Start Record extracts

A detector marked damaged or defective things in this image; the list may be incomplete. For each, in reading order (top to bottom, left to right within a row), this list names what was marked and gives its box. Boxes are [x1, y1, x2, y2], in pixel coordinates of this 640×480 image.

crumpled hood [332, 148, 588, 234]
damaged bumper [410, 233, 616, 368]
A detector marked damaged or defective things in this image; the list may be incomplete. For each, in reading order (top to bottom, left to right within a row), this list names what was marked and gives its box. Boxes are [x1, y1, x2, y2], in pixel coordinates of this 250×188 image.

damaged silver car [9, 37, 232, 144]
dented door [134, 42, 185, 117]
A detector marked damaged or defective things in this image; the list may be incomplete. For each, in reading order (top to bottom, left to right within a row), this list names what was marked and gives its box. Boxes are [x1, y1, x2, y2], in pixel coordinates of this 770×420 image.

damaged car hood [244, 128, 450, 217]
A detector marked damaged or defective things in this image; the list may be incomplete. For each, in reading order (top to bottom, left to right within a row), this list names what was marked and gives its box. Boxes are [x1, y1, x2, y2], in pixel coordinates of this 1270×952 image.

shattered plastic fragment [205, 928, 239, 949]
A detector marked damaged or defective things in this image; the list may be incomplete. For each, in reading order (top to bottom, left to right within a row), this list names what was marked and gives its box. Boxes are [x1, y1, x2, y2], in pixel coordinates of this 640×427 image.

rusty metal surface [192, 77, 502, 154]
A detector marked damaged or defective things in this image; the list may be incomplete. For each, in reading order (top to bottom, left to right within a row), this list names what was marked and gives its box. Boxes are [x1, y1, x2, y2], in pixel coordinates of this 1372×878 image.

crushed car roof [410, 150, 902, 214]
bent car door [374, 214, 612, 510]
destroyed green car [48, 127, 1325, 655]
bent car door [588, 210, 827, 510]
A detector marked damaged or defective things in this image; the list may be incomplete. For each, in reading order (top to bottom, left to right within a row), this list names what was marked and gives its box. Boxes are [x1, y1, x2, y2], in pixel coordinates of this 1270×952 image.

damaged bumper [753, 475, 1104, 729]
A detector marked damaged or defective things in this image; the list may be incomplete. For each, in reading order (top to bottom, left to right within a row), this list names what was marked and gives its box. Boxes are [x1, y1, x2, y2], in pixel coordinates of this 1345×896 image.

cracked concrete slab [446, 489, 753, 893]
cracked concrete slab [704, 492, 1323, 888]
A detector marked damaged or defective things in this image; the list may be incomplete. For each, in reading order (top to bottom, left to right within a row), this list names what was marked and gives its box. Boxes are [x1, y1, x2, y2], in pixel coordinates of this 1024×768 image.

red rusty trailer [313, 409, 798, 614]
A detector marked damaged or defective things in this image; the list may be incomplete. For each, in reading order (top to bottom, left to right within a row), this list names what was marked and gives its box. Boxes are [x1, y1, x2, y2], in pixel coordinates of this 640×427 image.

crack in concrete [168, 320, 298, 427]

End Record extracts

_Given request_
Copy the listing verbatim, starting at its first line and ending at the line containing "rusty metal surface [192, 77, 502, 154]".

_Reply_
A detector marked damaged or defective things in this image; the list may be incomplete. For each, in reading order (top to bottom, left to right within a row), this list names what was marked and gives its box. Boxes are [x1, y1, x2, y2], in pixel coordinates of this 640×480 image.

crumpled hood [332, 148, 588, 234]
damaged bumper [410, 233, 616, 368]
A detector marked damaged or defective things in this image; the list may be incomplete. For each, in reading order (top to bottom, left to right within a row), this list names what was marked and gives its box. Boxes are [x1, y1, x2, y2], in pixel coordinates of this 250×188 image.

damaged silver car [9, 37, 232, 144]
dented door [134, 42, 185, 117]
A detector marked damaged or defective things in this image; the list may be incomplete. For each, in reading order (top to bottom, left to right within a row), this list names what was marked and gives its box. Boxes are [x1, y1, x2, y2], in pixel coordinates of this 770×420 image.

damaged car hood [244, 128, 450, 217]
A detector marked damaged or defective things in this image; the list may be incomplete. For each, in reading order (top to bottom, left to right within a row), this list names what was marked and gives its box. Boxes are [x1, y1, x2, y2], in pixel coordinates of this 1270×952 image.

shattered plastic fragment [205, 928, 239, 949]
A detector marked damaged or defective things in this image; the list may be incomplete. For each, in reading order (top to bottom, left to right within a row), this list names what was marked and gives its box. Boxes are [x1, y1, x2, y2], in pixel coordinates of this 640×427 image.

rusty metal surface [192, 77, 502, 154]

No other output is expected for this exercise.